▸ Required work: Return each line of the records that contains the string "brick", matching case exactly.

▸ Recorded data:
....................

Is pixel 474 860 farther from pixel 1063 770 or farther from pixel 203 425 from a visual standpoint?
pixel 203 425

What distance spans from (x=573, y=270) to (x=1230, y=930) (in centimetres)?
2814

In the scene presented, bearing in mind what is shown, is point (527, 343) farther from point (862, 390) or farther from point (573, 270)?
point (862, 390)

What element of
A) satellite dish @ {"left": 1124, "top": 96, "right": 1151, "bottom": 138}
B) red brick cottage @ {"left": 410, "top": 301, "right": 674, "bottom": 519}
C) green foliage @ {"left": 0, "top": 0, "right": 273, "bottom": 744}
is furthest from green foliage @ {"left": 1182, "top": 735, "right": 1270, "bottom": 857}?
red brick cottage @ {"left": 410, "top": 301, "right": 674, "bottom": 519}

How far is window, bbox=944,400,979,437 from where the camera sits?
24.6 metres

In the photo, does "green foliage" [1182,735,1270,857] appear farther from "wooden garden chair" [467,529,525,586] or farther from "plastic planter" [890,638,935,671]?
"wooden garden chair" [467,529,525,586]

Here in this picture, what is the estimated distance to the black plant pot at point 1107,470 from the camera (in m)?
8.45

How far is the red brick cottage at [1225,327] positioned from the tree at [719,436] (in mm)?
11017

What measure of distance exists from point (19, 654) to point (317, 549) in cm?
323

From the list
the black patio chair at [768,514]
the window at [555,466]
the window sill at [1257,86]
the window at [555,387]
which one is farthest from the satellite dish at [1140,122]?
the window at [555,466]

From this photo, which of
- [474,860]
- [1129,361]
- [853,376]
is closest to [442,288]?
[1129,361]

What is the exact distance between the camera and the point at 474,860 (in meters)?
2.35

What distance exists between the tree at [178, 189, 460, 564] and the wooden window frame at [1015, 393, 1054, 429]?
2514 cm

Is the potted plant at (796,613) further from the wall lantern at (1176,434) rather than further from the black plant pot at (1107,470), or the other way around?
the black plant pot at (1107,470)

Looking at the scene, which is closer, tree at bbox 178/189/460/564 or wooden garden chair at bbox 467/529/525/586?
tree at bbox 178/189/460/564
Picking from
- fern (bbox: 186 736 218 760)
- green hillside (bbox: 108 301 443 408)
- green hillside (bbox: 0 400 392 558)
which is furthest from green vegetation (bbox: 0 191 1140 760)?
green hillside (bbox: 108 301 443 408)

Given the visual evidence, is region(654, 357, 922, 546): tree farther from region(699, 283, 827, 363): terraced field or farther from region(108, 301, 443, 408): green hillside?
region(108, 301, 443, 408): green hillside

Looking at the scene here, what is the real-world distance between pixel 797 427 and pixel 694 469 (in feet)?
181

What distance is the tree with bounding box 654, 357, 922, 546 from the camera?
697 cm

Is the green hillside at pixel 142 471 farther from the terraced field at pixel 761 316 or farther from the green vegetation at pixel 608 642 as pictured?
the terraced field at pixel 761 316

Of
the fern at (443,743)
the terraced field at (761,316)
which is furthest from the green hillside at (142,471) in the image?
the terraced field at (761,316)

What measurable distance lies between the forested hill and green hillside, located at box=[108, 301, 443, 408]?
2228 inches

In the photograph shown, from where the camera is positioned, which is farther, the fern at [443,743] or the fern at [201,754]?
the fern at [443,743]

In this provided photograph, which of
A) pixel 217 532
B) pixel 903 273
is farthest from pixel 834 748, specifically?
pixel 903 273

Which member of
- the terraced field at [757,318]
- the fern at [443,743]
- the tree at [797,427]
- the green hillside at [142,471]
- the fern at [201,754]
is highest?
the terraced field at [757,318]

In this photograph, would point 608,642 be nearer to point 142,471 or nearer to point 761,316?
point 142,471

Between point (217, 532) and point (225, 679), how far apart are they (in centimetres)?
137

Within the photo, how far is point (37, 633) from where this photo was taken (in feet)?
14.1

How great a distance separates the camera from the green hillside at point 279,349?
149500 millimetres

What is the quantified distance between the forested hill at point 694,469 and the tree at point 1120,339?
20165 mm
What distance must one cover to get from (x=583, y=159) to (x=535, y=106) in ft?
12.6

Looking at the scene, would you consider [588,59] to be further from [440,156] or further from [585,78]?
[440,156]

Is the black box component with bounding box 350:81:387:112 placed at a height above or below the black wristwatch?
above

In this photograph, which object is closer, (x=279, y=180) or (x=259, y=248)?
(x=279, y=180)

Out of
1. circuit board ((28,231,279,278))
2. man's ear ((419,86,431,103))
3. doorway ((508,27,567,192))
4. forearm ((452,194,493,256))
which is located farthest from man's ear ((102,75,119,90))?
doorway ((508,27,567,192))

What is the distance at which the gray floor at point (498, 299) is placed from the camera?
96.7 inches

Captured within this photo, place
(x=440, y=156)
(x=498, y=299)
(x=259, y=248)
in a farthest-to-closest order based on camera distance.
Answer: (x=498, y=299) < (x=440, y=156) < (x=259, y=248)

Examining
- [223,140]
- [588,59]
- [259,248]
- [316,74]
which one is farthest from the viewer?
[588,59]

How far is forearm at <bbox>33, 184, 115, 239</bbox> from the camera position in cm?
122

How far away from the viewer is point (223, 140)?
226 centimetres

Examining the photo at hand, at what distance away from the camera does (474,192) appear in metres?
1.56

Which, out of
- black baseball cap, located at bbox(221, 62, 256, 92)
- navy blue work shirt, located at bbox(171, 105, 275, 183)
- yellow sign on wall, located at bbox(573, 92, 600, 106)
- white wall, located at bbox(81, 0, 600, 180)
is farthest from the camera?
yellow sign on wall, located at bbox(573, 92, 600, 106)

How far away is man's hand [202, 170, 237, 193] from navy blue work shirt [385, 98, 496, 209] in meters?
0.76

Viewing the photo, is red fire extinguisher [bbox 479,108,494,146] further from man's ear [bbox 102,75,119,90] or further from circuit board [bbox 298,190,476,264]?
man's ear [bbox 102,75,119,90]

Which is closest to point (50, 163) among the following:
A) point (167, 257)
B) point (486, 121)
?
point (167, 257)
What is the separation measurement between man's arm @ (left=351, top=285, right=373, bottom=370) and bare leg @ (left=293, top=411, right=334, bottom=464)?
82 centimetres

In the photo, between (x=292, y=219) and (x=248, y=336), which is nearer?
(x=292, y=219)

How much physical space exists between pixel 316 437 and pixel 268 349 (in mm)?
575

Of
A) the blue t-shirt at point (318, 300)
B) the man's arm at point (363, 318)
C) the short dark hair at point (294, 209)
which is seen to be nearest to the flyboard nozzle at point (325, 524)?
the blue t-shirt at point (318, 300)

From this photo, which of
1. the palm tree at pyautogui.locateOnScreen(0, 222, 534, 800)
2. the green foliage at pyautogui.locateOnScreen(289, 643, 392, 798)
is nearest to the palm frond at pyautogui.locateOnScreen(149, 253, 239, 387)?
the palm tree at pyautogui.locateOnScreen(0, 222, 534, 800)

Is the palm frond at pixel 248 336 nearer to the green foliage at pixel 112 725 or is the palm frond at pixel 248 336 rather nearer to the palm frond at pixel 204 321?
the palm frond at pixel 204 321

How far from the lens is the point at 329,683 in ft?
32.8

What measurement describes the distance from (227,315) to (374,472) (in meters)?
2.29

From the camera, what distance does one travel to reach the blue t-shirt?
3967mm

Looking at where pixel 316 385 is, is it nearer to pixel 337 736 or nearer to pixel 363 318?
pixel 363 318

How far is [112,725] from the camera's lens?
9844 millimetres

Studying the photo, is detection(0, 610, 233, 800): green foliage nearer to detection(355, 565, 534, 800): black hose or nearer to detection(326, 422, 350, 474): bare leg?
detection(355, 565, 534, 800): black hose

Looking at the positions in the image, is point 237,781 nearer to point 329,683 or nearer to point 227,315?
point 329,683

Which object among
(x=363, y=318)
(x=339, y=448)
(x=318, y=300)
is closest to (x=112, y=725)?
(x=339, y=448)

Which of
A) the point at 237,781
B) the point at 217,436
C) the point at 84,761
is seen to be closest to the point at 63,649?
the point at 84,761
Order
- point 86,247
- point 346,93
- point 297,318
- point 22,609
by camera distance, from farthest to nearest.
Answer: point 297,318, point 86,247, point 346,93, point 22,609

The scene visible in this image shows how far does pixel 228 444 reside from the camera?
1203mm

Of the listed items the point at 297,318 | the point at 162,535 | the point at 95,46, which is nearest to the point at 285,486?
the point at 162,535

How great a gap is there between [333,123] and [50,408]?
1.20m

....................

▸ The completed task:
B) red brick cottage @ {"left": 410, "top": 301, "right": 674, "bottom": 519}
red brick cottage @ {"left": 410, "top": 301, "right": 674, "bottom": 519}
How far is the red brick cottage at [1225,327] positioned from the tree at [719,436] (in mm)?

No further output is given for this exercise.